12.3. Quantum Corrections. Quantum may attempt to correct deficiencies with
Spare Parts purchased under this Agreement. Such correction by Quantum shall
neither invalidate nor act as a waiver of Quantum's rights to satisfaction under
Section 12.2 ("Quantum Inspection") above nor affect any other terms of this
Agreement, including, but not limited to, the warranty under Section 13
("Warranty"). The act of payment for Products or Spare Parts shall not of itself
signify acceptance by Quantum of the Products or Spare Parts.

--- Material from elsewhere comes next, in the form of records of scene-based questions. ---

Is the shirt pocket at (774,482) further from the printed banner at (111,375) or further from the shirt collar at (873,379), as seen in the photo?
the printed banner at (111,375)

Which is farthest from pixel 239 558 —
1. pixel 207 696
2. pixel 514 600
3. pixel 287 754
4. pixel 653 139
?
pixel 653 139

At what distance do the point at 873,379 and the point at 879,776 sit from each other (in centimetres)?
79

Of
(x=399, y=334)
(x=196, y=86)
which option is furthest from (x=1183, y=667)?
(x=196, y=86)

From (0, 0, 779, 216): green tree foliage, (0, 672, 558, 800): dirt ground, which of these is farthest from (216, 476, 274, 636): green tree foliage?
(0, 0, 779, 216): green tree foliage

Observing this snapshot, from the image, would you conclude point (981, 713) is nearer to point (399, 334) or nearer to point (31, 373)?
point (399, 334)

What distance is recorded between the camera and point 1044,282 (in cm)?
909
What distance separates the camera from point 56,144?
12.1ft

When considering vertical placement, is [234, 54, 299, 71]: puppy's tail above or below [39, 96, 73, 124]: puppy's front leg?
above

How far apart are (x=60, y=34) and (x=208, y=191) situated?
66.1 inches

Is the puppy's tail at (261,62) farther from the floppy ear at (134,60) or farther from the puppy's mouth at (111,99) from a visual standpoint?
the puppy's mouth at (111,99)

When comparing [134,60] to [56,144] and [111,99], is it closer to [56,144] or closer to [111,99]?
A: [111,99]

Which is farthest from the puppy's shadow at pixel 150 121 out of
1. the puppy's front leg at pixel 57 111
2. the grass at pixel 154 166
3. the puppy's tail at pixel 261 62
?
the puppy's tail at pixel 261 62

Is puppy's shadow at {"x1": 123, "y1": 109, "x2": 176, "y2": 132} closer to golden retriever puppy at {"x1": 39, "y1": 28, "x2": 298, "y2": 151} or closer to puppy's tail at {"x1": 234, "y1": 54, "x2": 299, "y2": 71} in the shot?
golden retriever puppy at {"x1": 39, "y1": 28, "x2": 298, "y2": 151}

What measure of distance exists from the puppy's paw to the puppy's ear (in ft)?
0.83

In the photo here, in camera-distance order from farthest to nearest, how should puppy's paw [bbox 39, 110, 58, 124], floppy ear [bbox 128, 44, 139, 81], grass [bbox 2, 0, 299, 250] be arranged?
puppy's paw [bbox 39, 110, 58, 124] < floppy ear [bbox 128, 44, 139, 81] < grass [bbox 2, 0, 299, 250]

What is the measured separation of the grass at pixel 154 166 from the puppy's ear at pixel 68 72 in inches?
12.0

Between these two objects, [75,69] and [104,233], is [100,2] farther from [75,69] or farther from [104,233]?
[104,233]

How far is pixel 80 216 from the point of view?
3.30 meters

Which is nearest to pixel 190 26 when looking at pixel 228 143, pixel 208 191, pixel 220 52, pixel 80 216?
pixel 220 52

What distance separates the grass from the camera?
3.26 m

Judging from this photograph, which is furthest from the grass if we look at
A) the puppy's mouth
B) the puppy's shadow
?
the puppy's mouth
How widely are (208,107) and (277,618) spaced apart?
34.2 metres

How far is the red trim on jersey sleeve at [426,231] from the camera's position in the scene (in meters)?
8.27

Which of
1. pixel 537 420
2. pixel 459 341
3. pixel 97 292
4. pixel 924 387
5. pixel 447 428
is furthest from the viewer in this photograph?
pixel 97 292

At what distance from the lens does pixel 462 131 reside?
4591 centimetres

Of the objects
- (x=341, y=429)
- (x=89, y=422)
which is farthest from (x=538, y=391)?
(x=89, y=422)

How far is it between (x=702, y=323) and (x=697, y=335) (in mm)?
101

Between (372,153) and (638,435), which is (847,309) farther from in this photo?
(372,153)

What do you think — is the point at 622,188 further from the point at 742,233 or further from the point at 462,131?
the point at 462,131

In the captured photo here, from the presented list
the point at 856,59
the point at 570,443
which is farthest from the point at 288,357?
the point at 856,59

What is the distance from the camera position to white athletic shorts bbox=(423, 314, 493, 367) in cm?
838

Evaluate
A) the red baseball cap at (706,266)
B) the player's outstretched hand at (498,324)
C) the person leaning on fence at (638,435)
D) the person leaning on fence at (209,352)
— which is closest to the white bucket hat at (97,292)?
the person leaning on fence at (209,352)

12.4. Non-conforming Acceptance. Quantum may choose to accept Products,
Unique Customer Configured Products or Spare Parts which fail to conform in a
minor aspect to the specifications established by this Agreement without
prejudice to its right to reject non-conforming items in the future. If Quantum
so chooses, Quantum will notify MKE of its intent to accept non-conforming
items. MKE agrees to negotiate in good faith a price reduction for such items
based upon Quantum's added expenses to correct such deficiencies provided that
the basis for non-conformance is not the result of a design defect. After the
parties agree on a price Quantum will notify MKE that Quantum has accepted the
non-conforming items.
12.5. Lot Failures. If a lot fails the acceptance quality yield level
established by the parties from time to time then Quantum may reject the entire
lot and require MKE technical personnel to verify individual Products in the lot
as acceptable provided that the basis for failure of quality yield level is not
the result of a design defect.
7.
12.6. Ongoing Reliability Testing. MKE shall perform ongoing reliability
testing in a manner and frequency mutually agreed upon by the parties from time
to time.
12.7. OEM Customer Inspection. MKE shall allow with prior arrangement,
Quantum's OEM customers to perform or cause to be performed inspection, audit
and/or test of Product and/or manufacturing process. The OEM customer is to be
accompanied by a Quantum employee(s) who will be the interface between the OEM
customer and MKE.
13. WARRANTY, PATENT INDEMNIFICATION.
13.1. MKE Warranty. The MKE warranty period extended to Quantum shall be
[CONFIDENTIAL TREATMENT REQUESTED]. Such warranty period shall commence from the
date of delivery of Products by MKE to Quantum as described in Section 9
("Payment Terms") hereof. All Products, Unique Customer Configured Products or
Spare Parts furnished under this Agreement, except for software/firmware and
product interface components supplied by Quantum, will be warranted by MKE to be
free of defects in materials and workmanship, and will conform to applicable
Product Specifications, drawings and/or samples provided or incorporated in this
Agreement. Notwithstanding the above, the warranty period may be extended by
mutual agreement. The terms of the warranty periods will be reviewed on an
annual basis. Quantum and MKE agree to negotiate in good faith extensions of the
warranty period due to competitive market conditions.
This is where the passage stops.